So what will happen now? Have Abbeville, Allendale, Dillon, Lee, and their fellow plaintiff districts really “won” anything?

The decision reflects an important understanding by the court of the realities of life in rural South Carolina, which is a good start. The decision refers to the incredible challenges of attracting and retaining high-quality teachers in the Abbeville districts as well as the difficulties of simply getting students to school when they live in remote and sparsely populated parts of our state. There is much in the decision to celebrate and the finality of the ruling is a relief.

But now the real work of creating a new and fair funding system must begin. Predictably, some would like to just erase problem districts by consolidating them out of existence. There’s no research that supports this as an effective cost-saving strategy, and as a practical matter, the students will still need to be educated no matter where district lines are drawn.

So how will policymakers bridge the huge gaps that currently exists for rural students in our state? As the brilliant cartoon by Denver Post cartoonist Mike Keefe implies, we can’t let our students go. We can’t let teachers go. We shouldn’t let districts go. But the more subtle point of the cartoon is that we are making school funding a political process. In South Carolina – as in many other places – the budget drives the functions of schools. In other words: “what you get is what we decide we have to give you.”

But what if we had a data-driven, evidence-based starting point for funding schools without any agenda, political or otherwise? What if we had a roadmap that showed us how to get a child from a poor rural area to the same finish line we expect for students in wealthy communities: holding a high school diploma? What if we had impartial school finance experts take a look at our students, our schools, our communities and their needs and calculate the true cost of providing a constitutionally-adequate education everywhere in South Carolina? This is not just wishful thinking – it’s a real process used regularly by states all over the country, typically referred to as a “costing out” or “adequacy” study. The last time a costing-out study was done in South Carolina was 2000, so we are long overdue for a new analysis.

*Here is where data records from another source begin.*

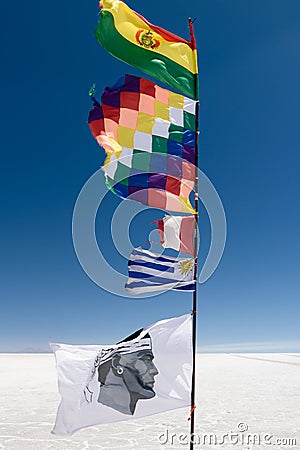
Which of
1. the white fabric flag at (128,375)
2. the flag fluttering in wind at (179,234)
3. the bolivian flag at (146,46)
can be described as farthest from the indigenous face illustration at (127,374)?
the bolivian flag at (146,46)

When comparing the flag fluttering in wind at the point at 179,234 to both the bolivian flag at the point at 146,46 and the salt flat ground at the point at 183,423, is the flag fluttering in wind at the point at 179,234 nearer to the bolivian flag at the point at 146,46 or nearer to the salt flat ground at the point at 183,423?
the bolivian flag at the point at 146,46

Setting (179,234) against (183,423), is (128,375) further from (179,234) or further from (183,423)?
(183,423)

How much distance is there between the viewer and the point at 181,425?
724 centimetres

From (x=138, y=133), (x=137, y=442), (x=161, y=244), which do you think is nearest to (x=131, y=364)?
(x=161, y=244)

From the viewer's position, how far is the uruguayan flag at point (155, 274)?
16.0 feet

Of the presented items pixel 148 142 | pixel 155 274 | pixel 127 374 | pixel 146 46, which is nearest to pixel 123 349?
pixel 127 374

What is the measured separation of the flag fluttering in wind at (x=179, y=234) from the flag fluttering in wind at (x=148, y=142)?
0.18m

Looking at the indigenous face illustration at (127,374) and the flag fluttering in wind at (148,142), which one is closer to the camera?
the indigenous face illustration at (127,374)

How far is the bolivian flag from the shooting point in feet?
16.3

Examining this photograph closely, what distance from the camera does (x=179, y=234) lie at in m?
4.92

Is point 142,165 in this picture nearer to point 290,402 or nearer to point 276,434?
point 276,434

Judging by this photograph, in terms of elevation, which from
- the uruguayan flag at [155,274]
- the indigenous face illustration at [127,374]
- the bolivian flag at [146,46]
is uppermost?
the bolivian flag at [146,46]

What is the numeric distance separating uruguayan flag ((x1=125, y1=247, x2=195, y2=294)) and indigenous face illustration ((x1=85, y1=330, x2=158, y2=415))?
531 millimetres

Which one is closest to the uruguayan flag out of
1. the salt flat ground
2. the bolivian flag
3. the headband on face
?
the headband on face
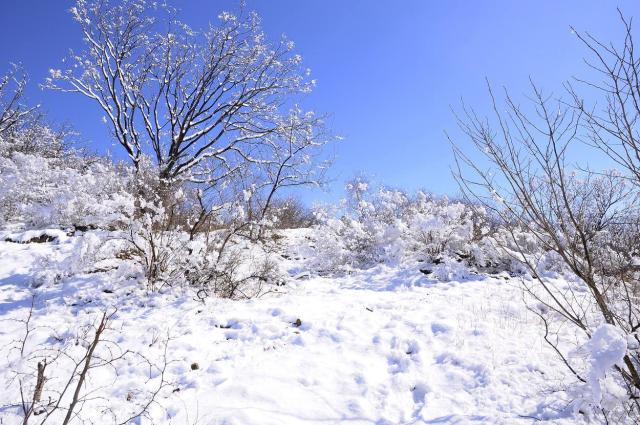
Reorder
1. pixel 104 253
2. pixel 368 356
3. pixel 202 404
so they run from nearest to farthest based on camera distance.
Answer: pixel 202 404 < pixel 368 356 < pixel 104 253

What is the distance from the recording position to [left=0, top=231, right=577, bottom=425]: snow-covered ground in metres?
3.34

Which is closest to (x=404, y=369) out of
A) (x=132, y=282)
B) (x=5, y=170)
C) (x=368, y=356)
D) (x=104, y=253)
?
(x=368, y=356)

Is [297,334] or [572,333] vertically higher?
[572,333]

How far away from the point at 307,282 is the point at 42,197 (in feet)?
26.7

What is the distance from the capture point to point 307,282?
7.76m

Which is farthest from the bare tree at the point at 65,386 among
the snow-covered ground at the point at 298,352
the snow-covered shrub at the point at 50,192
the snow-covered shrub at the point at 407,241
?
the snow-covered shrub at the point at 407,241

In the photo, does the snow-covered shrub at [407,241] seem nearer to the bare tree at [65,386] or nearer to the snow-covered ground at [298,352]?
the snow-covered ground at [298,352]

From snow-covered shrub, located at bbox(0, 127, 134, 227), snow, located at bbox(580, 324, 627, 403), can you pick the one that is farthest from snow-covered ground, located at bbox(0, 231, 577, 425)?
snow-covered shrub, located at bbox(0, 127, 134, 227)

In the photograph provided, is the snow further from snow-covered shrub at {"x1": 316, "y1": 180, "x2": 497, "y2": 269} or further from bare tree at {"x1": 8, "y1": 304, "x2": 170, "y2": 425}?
snow-covered shrub at {"x1": 316, "y1": 180, "x2": 497, "y2": 269}

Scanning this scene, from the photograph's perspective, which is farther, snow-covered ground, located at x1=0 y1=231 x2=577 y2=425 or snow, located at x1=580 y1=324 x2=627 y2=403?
snow-covered ground, located at x1=0 y1=231 x2=577 y2=425

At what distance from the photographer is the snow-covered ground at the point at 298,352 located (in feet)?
11.0

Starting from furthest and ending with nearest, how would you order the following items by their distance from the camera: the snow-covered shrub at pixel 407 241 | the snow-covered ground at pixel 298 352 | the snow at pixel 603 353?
the snow-covered shrub at pixel 407 241 → the snow-covered ground at pixel 298 352 → the snow at pixel 603 353

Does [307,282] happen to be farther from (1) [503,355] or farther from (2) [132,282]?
(1) [503,355]

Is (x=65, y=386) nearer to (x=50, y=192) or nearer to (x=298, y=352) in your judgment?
(x=298, y=352)
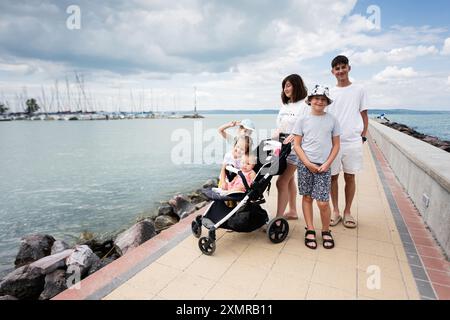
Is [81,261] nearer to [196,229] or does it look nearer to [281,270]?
[196,229]

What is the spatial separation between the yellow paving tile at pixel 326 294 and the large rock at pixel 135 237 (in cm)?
298

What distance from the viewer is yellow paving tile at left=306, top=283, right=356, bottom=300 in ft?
7.07

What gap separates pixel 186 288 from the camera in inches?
89.8

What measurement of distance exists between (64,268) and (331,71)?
437 cm

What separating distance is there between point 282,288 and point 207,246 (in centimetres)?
88

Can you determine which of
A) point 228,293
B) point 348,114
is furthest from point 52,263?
point 348,114

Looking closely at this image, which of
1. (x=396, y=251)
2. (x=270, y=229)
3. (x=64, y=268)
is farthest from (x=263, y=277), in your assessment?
(x=64, y=268)

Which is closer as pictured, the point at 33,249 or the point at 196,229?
the point at 196,229

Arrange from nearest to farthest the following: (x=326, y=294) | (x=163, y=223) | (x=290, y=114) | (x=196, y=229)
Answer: (x=326, y=294), (x=290, y=114), (x=196, y=229), (x=163, y=223)

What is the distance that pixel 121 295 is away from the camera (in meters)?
2.20

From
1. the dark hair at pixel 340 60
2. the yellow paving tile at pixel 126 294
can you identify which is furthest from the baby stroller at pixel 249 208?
the dark hair at pixel 340 60

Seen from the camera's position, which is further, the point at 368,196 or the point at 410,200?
the point at 368,196

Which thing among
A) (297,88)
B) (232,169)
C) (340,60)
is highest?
(340,60)
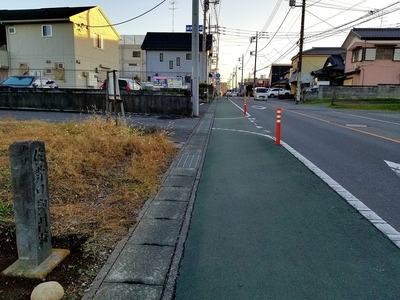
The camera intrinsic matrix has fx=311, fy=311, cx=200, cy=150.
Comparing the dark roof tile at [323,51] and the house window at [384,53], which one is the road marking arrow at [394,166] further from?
the dark roof tile at [323,51]

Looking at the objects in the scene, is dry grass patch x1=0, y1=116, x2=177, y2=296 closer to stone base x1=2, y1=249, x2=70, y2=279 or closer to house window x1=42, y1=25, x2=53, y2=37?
stone base x1=2, y1=249, x2=70, y2=279

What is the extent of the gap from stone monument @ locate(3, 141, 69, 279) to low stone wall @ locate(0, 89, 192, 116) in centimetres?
1438

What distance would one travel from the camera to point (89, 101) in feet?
55.9

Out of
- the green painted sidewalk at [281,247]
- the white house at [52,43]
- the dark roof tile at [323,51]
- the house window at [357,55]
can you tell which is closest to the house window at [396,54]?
the house window at [357,55]

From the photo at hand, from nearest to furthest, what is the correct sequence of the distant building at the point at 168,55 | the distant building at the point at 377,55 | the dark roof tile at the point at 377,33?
the dark roof tile at the point at 377,33, the distant building at the point at 377,55, the distant building at the point at 168,55

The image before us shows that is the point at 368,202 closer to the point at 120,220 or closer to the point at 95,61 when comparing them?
the point at 120,220

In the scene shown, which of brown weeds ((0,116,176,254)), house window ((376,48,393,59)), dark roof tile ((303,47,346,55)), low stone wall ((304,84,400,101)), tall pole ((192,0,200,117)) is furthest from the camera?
dark roof tile ((303,47,346,55))

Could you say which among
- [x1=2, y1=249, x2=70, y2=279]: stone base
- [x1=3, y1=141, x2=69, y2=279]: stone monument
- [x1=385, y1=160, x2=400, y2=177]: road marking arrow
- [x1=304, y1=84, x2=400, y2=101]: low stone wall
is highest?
[x1=304, y1=84, x2=400, y2=101]: low stone wall

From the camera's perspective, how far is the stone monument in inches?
103

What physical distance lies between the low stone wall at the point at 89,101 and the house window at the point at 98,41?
18006 mm

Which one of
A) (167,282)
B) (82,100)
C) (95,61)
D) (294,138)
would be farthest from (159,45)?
(167,282)

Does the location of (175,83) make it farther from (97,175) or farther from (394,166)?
(97,175)

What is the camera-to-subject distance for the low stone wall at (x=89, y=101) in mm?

Could schools and districts continue to limp along on what they’ve been provided so far? Would they be happy to receive a few more crumbs from this budget initiative or that, from someone’s pet idea or project? Would throwing a few more dollars toward these districts soothe some consciences? Sure, but we’ve already agreed that the resulting outcomes for our state – too few well-educated adults able to work good-paying jobs and contribute to our economy – are not acceptable. What we MUST let go of is the notion that what we’re currently doing is working.

Legislators have already convened study committees, and proposals are being floated, but given the widely divergent and strongly held political and ideological positions of elected officials, education groups, and, yes, rural school leaders, it makes more sense to have an impartial party provide the real bottom line of education costs in South Carolina. Will the totals potentially be in the billions of dollars and seem staggering at first? That’s likely, but until we know how far we have to go, we can’t even start to figure out how to get there.

As many have said about our rural schools, there’s no silver bullet to fix the problem. But there is a next right step. Let’s take it.